Text:
****************

Here's the link, scroll down for the video:

Mumia Abu-Jamal Case: Murdered Policeman?s Widow Speaks Dek: Instead of celebrating her 31st wedding anniversary, Maureen Faulkn - The Daily Beast

28 Years and he still hasn't been executed. :banghead:


----------



## trueblue (Jan 21, 2008)

Wow so rare that support comes from "artists". I'm sure Cherone will now be an outcast and shunned by some of his music friends. But he will always be remembered by the law enforcement community for standing up to an evil POS. Thank you Mr. Cherone...we won't forget.


----------



## HousingCop (May 14, 2004)

*Kudos to Gary Cherone. Although he screwed the pooch with his version of Van Halen, I will never forget this. Others, such as the following scumbags.... *The list of Abu-Jamal's celebrity supporters has included entertainment notables such as Ed Asner, Naomi Campbell, Danny Glover, Whoopi Goldberg, Norman Lear, Spike Lee, Paul Newman, Susan Sarandon, and Oliver Stone; writers Maya Angelou, E. L. Doctorow, Norman Mailer, Salman Rushdie, and William Styron; activists and social critics Ossie Davis, *Henry Louis Gates, Jr.,* bell hooks, Ralph Nader, Gloria Steinem, and Cornel West; attorney Johnny Cochran; religious politico Jesse Jackson; and foreign dignitaries Nelson Mandella (president of South Africa) and Jacques Chirac (president of France).........* can blow donkeys. *
*See who's highlighted above and you can see the kind of "support" this maggot gets. *


----------



## USM C-2 (Oct 27, 2010)

Good for him! 

Though, for me, David Lee Roth defines VH.

Just a Gigolo...


----------



## jeepster (Jan 29, 2009)

****************

Task inputs:

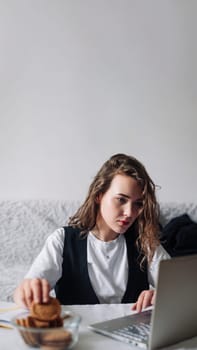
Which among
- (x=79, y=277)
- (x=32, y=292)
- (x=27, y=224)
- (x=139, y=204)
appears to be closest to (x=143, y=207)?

****************

What you will do:
1: In the records, substitute "nearest" for "closest" and write them out again with everything else unchanged, omitting the pictures.
2: Continue the forum thread about the Mumia Abu-Jamal case from the point where it stops.
The records are unrelated to the forum thread.

Results of the tasks:
1:
Which among
- (x=79, y=277)
- (x=32, y=292)
- (x=27, y=224)
- (x=139, y=204)
appears to be nearest to (x=143, y=207)?

2:
Bravo to Gary Cherone for performing the video which was made for a new documentary film on the Daniel Faulkner murder "The Barrel of a Gun". Gary has his roots in the Malden area and is a down to earth person. He does not get caught up in that Lib crap like those celebrities who support "cop killer" Mumia. I read the biography by Faulkner's widow: *Murdered by Mumia: A life sentence of loss, pain, and injustice* by Maureen Faulkner and Michael A. Smerconish. This book goes into the story and court cases of the events on the murder of Danny. It is a clear cut case in which Mumia was found guilty and sentence to die. It's sad how Danny's widow has to relive the events each time convicted killer Mumia appeals his conviction. This happened in 1981, there is no reason why this POS should still be alive on Death Row.


----------



## Dane (Sep 26, 2003)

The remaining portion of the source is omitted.